Philip Zimbardo has given his farewell lecture in Palo Alto. I was on professor Zimbardo's Stanford site just the other evening reading and taking notes for a piece I want to write on torture from the perspective of the victim and the torturer but I wasn't aware that he was going to stop lecturing until I came across an AP story by way of Ken Silverstein at Harper's
Zimbardo became famous back in the early 70's for what has come to be known as the "Stanford prisoner experiment". In short the experiment involved:
"24 university students randomly assigned to be prisoners or guards in a mock prison located in the basement of the psychology building at Stanford. The students quickly began acting out their roles, with "guards" becoming sadistic and the "prisoners" showing extreme depression and passivity."
The most interesting explanation of the experiment is, of course, at Zimbardo's own site here which includes both a slide show and written material.
Good to know in his lecture he
"savagely criticized the Bush administration's war on terrorism and said senior government officials should be tried for crimes against humanity."
The professor went on to say:
"abuses committed by Army reservists at Iraq's Abu Ghraib prison were not isolated incidents by rogue soldiers. Rather, sadism was the inevitable result of U.S. government policies that condone brutality toward enemies, ... .
Individual military personnel -- those who stripped prisoners and leashed them like dogs -- are only as culpable as the people who created the overall environment in which the soldiers operated, Zimbardo told undergraduates enrolled in introductory psychology.

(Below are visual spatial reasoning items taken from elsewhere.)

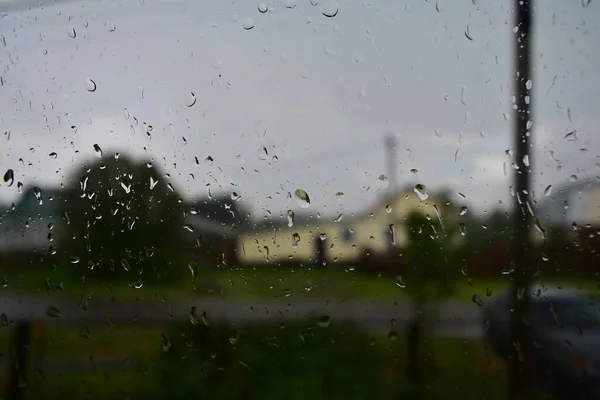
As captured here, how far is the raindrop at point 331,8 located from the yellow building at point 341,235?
0.38 metres

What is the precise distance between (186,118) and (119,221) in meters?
0.26

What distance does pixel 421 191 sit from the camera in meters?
0.94

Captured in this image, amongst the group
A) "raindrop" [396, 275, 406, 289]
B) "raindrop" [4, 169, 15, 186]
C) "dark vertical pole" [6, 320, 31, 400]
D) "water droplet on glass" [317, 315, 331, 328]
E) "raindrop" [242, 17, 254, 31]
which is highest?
"raindrop" [242, 17, 254, 31]

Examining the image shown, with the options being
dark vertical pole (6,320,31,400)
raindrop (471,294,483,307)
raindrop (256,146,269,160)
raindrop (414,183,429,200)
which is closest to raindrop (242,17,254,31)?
raindrop (256,146,269,160)

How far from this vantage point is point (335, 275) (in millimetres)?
951

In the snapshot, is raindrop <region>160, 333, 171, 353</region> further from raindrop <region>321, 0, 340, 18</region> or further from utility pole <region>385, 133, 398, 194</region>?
raindrop <region>321, 0, 340, 18</region>

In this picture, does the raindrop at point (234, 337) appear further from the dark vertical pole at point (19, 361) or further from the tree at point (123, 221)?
the dark vertical pole at point (19, 361)

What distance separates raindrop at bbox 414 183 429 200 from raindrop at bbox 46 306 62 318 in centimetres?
79

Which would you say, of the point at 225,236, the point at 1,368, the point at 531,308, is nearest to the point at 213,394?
the point at 225,236

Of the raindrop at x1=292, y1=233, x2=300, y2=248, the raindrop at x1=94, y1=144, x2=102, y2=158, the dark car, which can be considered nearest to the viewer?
the dark car

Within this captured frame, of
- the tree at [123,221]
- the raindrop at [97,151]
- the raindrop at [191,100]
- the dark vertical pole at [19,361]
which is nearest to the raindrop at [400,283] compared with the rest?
the tree at [123,221]

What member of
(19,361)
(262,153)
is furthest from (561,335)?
(19,361)

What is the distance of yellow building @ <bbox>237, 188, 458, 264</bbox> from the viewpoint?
0.94 meters

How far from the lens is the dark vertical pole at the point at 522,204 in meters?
0.89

"Good American soldiers were corrupted by the bad barrel in which they, too, were imprisoned," said Zimbardo. "Those barrels were designed, crafted, maintained and mismanaged by the bad barrel makers, from the top down in the military and civilian Bush administration."
The professor blasted President Bush, former Secretary of Defense Donald Rumsfeld and other senior officials who said al-Qaida and Taliban captives would be considered "unlawful combatants" rather than "prisoners of war," a designation that would invoke the Geneva Convention.
Zimbardo said those officials "should be tried for the crimes against humanity."
[my highlighting]
Contra Costa Times
Rachel Konrad
March. 11, 2007
AP
Zimbardo testified as an expert witness at the trial of Staff Sgt. Ivan Frederick, the highest-ranking person implicated in the scandal at Abu Ghraib.
"Frederick received a maximum eight-year prison term for abusing and humiliating detainees. He was stripped of nine medals and 22 years of retirement pay."
At his final lecture Zimbardo:
displayed a grainy, 1971 photo of Stanford's mock prisoners with bags over their heads, guards looking on casually -- then switched to an eerily similar digital photo taken in 2003 or 2004 by one of the Abu Ghraib guards, with people in nearly identical formation and cloaks as the Stanford snapshot.
Bush [G.W] characterized the abuse as an aberration. Some high-ranking military officials insisted that individuals -- not Zimbardo's amorphous "environment" -- had to be held accountable.
The reactions still sting the professor.
"I gave the situational view, and, of course, the military totally rejects it," Zimbardo said.
Contra Costa Times
Rachel Konrad
March. 11, 2007
AP
In the GOP, Bush civilian and military world you must be anti-science and you know for sure that only the weak are accountable. Nice world, eh.